Reviewing this comic will require at least a bit of backstory explanation. I’ll try to make this short and simple. The previous issue seems to have ended a long conflict with General Krang that began fairly early on in this series, with a trial in Dimension X. A part of that story involved an army of mutant Triceratopses, captured millions of years ago from Earth. As part of TMNT 75’s conclusion, the Triceratopses were sent back to our dimension and given Earth’s co-ordinates, hoping that they could return home and get along with humanity.
Meanwhile, the Earth Protection Force has already proven itself to be a big problem for not only the Ninja Turtles, but the hidden community of mutants living in New York City in general. EPF doesn’t like mutants, and Earth is about to get a whole bunch more of them. That’s about where this issue begins, with a situation that the residents of Dimension X could not have seen coming, but things are pretty much guaranteed to get bad really fast.
Written by Tom Waltz with story credits to Kevin Eastman and Bobby Curnow, this issue starts with a flash forward to a point where there’s already been a serious situation involving the mutant dinosaurs. The Ninja Turtles are about to join the fight. Micnealangelo, being himself, tries to convince the others to stop for pizza on the way. It’s an intense teaser with the right amount of humour to balance it out. The comic then moves to the triceratopses teleporting into New York City, where they try to introduce themselves to humanity in a civil fashion. They’re clearly excited about landing on Earth. As expected, it causes a panic when they drop down onto the streets. Then the EPF shows up.

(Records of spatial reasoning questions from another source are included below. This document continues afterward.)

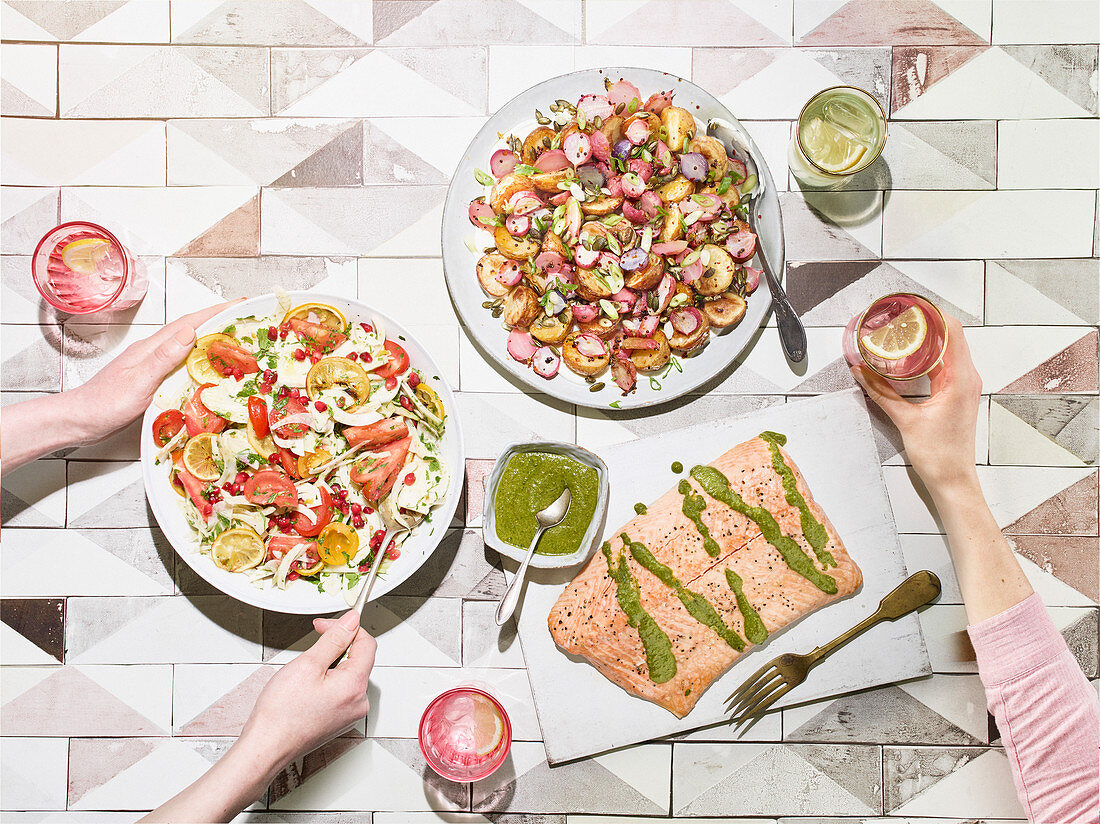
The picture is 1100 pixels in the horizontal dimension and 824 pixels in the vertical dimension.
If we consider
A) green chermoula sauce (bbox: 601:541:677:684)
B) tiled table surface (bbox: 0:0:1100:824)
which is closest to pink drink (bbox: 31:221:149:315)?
tiled table surface (bbox: 0:0:1100:824)

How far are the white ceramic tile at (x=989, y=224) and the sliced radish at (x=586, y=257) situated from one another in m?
0.88

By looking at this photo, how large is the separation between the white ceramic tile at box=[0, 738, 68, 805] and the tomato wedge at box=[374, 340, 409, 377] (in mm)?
1427

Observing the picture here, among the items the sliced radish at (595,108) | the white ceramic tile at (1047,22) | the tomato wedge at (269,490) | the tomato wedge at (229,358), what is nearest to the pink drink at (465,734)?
the tomato wedge at (269,490)

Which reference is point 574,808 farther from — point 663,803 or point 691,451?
point 691,451

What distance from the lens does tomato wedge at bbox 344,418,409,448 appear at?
1.71 m

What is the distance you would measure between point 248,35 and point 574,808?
2369 mm

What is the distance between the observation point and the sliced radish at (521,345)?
1.83m

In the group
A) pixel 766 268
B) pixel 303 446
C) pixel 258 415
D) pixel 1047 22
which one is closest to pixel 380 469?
pixel 303 446

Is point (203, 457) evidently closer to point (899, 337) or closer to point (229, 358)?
point (229, 358)

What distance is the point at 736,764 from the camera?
1.99m

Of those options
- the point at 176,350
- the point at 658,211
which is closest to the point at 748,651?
the point at 658,211

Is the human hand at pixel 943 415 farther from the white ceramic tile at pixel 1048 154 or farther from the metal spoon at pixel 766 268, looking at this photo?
the white ceramic tile at pixel 1048 154

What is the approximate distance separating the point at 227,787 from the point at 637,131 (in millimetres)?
1856

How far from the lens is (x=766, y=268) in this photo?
1841 mm
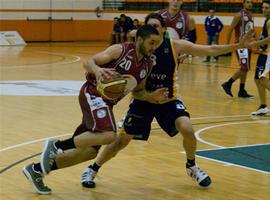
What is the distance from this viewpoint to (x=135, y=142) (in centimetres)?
893

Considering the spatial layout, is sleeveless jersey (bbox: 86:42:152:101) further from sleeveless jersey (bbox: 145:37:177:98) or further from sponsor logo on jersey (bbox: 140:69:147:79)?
sleeveless jersey (bbox: 145:37:177:98)

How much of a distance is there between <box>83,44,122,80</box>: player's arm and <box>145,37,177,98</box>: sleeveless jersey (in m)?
0.69

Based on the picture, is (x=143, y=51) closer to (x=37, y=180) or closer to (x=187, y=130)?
(x=187, y=130)

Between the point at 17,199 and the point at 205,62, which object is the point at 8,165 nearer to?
the point at 17,199

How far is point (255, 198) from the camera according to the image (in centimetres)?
625

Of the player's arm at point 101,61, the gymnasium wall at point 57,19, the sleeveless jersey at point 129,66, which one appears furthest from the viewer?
the gymnasium wall at point 57,19

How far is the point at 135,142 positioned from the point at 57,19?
24182 mm

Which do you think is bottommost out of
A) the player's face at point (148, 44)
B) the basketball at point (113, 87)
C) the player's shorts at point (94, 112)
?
the player's shorts at point (94, 112)

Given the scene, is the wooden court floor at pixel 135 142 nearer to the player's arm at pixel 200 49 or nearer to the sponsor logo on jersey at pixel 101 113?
the sponsor logo on jersey at pixel 101 113

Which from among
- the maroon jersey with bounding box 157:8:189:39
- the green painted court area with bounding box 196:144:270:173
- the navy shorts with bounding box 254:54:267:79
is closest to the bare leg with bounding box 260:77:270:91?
the navy shorts with bounding box 254:54:267:79

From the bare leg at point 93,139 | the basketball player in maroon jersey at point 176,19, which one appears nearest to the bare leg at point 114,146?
the bare leg at point 93,139

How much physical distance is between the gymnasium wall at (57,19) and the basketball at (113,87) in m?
25.9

The EPF pretends to be welcoming and civil at first, while they’re simply preparing to attack. The situation goes sour very quickly, with apparent deaths on both sides. It’s a gripping tale where you spend most of the comic waiting for the inevitable to begin, and it’s just as intense as you hope it would be. It’s a great example of how untrusting people can be sometimes, and how spending more time in dialogue might just prevent a situation like this. Considering these triceratopses are technologically advanced, the EPF just picked a fight they probably can’t win, possibly even risking all of humanity in the process. That makes for an exciting opening issue for this story arc.

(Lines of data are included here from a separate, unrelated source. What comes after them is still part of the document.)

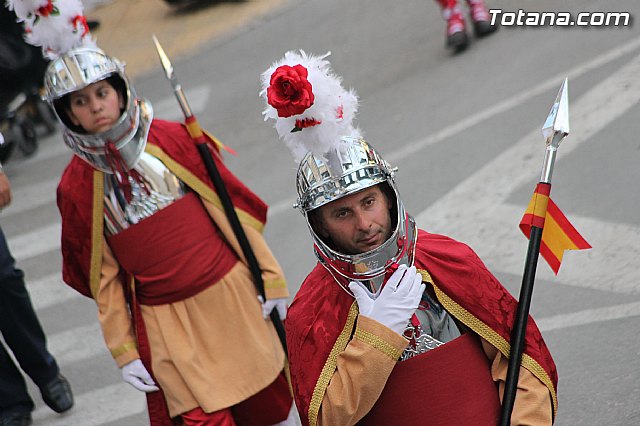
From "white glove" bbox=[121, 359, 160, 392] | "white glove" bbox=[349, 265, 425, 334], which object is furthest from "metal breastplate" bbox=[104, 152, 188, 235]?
"white glove" bbox=[349, 265, 425, 334]

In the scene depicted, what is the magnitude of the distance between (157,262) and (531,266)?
1805 mm

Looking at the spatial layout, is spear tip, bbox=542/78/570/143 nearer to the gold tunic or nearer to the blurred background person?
the gold tunic

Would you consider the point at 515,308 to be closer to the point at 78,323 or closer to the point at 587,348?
the point at 587,348

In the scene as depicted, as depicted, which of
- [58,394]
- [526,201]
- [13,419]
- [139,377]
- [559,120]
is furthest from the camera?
[526,201]

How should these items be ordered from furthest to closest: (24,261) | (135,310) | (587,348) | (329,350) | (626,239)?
(24,261)
(626,239)
(587,348)
(135,310)
(329,350)

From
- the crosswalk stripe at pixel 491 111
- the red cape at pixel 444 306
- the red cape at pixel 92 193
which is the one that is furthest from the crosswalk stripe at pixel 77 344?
the red cape at pixel 444 306

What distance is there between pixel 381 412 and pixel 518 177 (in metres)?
3.97

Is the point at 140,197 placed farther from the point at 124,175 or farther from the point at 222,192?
the point at 222,192

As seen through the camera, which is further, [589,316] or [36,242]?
[36,242]

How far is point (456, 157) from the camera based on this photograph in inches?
295

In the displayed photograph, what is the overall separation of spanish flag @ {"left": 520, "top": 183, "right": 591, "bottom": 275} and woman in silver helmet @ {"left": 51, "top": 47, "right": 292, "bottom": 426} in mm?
1511

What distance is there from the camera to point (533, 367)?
10.7 ft

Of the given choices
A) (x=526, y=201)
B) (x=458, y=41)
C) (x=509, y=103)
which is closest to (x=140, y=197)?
(x=526, y=201)

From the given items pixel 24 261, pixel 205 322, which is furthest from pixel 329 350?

The art by Damian Courceiro is good. It’s mostly a simple look, sometimes with slightly exaggerated angles, but in a way that works. The environmental detail in establishing shots is always great, like the old sewers with damaged railings and exposed bricks that the turtles use as their base, the various street signs and graffiti in New York, and the variety of buildings in the background. The rhinos have great outfits that not only fit their biology, but it looks advanced, focusing more on functionality than making them look good. The one even has a metal horn, possibly to replace a horn she lost in battle. The colouring by Ronda Pattison is great as always. With frequent use of lighting from various forms of energy, smart use of shadows and the lines along the TVs in the background of the turtles lair, it enhances the art on almost every page.

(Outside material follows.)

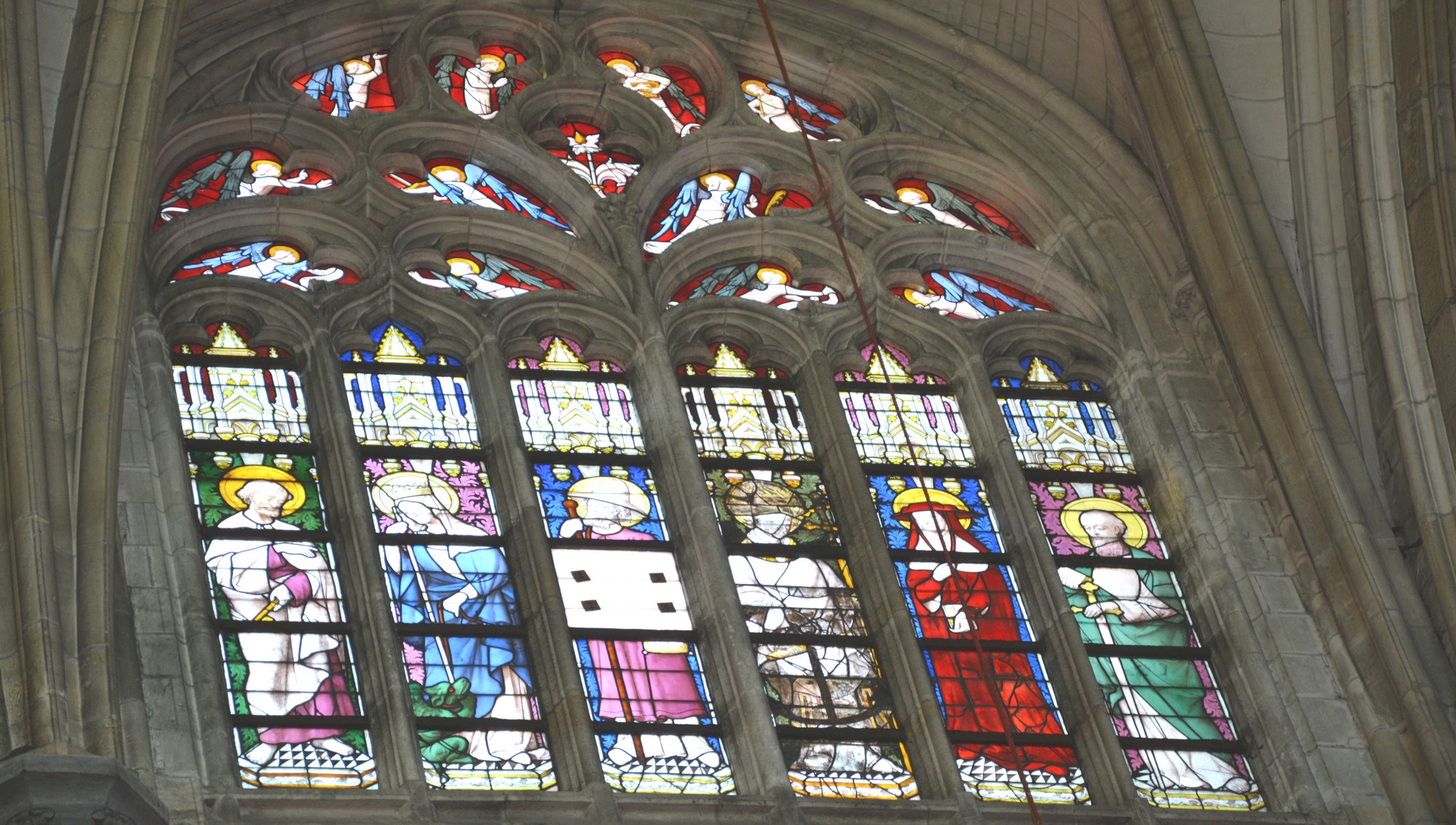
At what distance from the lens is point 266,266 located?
46.1 ft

This is an exciting comic. It’s an intense start to a story that I didn’t see coming before reading issue 75, but I immediately started looking forward to it. TNMT is a consistently great series, and while I enjoyed the Ninja Turtles growing up, I never quite became a fan. This series changed that. Even though the turtles aren’t in this issue all that much, it’s still a decent starting point for new readers, and I’d recommend this series to any Ninja Turtles fan, whether you normally read comics or not.